Meanwhile Iran will be benefitting from the only provision truly vital to its survival - clause 10. “The United States undertakes that immediately after the signing of this Memorandum of Understanding, and until the date of the lifting of sanctions, the United States Treasury Department will issue waivers for exports of Iranian crude oil, petrochemical products and their derivatives…” As long as this oil keeps flowing, the regime will remain afloat.
But it’s in the first clause that the Iranian ace card is hiding - the inclusion of the Lebanon front in the conditions of peace. For decades Hezbollah has served as a loyal and capable cat’s paw of the Iranian regime, as well as a parasite on the beleagured Lebanese state. It stands to reason that Iran would want to protect its own, yes?
Except that Hezbollah does not need Iran’s aid to survive. Part of the group’s usefulness is its ability to reconstitute itself even after being repeatedly decapitated and decimated by Israel’s defence and security aparratus.
Iran has included Lebanon in the conditions for one reason: it is a wedge to separate Israel from its most powerful allies.
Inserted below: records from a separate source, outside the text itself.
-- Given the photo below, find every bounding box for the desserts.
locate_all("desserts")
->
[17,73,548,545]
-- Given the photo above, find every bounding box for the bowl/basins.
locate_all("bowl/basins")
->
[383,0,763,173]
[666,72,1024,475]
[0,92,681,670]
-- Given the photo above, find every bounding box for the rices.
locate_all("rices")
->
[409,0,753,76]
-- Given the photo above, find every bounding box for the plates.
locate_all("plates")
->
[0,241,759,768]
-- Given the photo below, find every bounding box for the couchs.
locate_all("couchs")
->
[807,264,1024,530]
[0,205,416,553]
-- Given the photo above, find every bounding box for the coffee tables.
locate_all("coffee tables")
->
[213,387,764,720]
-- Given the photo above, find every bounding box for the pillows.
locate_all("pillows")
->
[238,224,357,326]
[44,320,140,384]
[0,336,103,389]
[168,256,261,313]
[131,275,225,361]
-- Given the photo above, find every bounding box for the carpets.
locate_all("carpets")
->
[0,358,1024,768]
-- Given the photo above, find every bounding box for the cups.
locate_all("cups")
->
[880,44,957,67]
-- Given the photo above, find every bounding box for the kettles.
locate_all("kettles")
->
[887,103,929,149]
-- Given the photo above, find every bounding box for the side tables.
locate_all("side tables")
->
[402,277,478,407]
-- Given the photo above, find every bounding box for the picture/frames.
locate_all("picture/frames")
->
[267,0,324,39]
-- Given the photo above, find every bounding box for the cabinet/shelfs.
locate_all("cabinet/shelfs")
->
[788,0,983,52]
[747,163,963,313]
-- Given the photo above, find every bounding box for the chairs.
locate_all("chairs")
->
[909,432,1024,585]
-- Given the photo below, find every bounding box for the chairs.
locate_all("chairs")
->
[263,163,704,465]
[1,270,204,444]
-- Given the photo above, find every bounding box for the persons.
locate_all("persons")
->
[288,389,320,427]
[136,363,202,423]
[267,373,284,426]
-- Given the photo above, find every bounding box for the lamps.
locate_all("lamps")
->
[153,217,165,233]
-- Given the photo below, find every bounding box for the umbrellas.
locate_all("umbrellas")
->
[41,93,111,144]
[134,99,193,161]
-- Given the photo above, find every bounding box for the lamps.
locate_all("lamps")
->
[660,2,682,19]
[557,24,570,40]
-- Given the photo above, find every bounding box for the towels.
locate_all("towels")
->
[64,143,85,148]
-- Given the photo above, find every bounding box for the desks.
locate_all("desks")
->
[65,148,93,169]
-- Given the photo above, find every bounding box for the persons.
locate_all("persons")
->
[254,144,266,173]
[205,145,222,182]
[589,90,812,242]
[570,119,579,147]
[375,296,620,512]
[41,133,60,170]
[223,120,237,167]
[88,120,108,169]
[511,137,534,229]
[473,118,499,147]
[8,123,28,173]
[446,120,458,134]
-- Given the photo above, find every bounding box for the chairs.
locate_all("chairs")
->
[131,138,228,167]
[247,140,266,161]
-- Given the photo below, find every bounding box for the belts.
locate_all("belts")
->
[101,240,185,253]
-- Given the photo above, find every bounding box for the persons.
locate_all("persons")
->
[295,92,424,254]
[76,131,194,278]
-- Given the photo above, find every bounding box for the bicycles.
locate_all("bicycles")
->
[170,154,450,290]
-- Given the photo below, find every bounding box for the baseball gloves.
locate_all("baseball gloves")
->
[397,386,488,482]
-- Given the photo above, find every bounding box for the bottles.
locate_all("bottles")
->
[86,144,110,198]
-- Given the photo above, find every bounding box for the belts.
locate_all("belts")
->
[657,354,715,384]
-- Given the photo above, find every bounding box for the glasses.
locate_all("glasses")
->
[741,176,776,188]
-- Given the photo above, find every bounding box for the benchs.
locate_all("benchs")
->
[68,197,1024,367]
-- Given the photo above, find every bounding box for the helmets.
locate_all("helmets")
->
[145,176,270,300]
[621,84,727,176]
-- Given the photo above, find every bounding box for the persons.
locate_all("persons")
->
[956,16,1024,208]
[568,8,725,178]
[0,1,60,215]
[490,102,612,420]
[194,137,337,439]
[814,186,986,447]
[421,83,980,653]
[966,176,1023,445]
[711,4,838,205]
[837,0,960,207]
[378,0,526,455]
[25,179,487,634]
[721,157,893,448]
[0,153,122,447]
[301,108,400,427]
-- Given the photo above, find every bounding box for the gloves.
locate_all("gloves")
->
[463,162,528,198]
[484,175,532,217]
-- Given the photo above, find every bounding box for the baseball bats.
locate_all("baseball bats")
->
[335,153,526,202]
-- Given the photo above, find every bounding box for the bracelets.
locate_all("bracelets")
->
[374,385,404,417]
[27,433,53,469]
President Trump is abjectly desperate to save his country’s economy from more pain, and by extension his flagging presidency. He will do whatever it takes to keep the peace, up to and including a fundamental diplomatic break with Israel.
Put another way - Iran has intentionally inserted a totally unreasonable and practically unenforceable condition into the MOU, a condition that attempts to bind a sovereign nation that is not even a party to the agreement. The Iranians do not just expect it to fail - they want it to fail.
We can already see this at play today, with the regime announcing the re-closing of the Strait of Hormuz due to the Israel’s most recent retaliatory attacks on Hezbollah in southern Lebanon. It’s obvious that Iran has connived with its proxy to goad Israel into retaliation, and to give it the opportunity to flex its muscles in the strait.
Abdulla Banndar Al Eltaibi, a professor at Qatar University told the media that Iran is playing what he calls the weekend strategy. “That’s what President Trump used to do for the markets not to react during weekends. So they [Iran] are actually applying maximum pressure on President Trump and also the mediators to have Hormuz for Lebanon basically,” he said. “They want all fighting to stop in Lebanon for the Strait of Hormuz to be restored.”
This new geopolitical reality puts both Mr Trump and Israeli Prime Minister Benjamin Netanyahu into an impossible position. Mr Trump must have peace at all costs, and Mr Netanyahu must defend his country if he is to have any chance of winning the election in October. These two positions are irreconcilable - exactly as the Iranians intended them to be.
Exactly how this plays out remains to be seen, but its clear to me that Israel will be increasingly isolated and besieged. If Mr Trump’s bellowing and threats do not cow Mr Netanyahu, the combined pressure of the rest of the developed world may do so. Israel will become the reason the strait of Hormuz is closed - a completely untenable political reality.
Its fashionable to denigrate Israel and to dismiss the only truly democratic country in the region as a bully and a tyrant, but without their influence the entire middle east would be poorer, more illiberal, more violent and less sane. A nation of just 10 million people, they are an island of modernity surrounded by a sea of 7th century barbarism. Whatever its faults, Israel should not be abandoned to the theocratic fascists that plot its erasure. If any nation could stand alone, it is Israel, but I hope they will not need to.
Meanwhile, safe in their bunkers, some of the most wicked men on this earth are chuckling about how completely they have outmanoeuvred and bested the Great Satan. The most powerful nation on earth dispatched a second rate real estate tycoon and a failed novelist to negotiate one of the most consequential agreements of the century. Are we truly surprised that this is the outcome? This will be Mr Trump’s legacy but, unfortunately for us, it will be our new reality long after he is dead.
I must acknowledge Professor Robert Pape whose heterodox style has changed my entire perspective on this conflict specifically and on geopolitics more generally.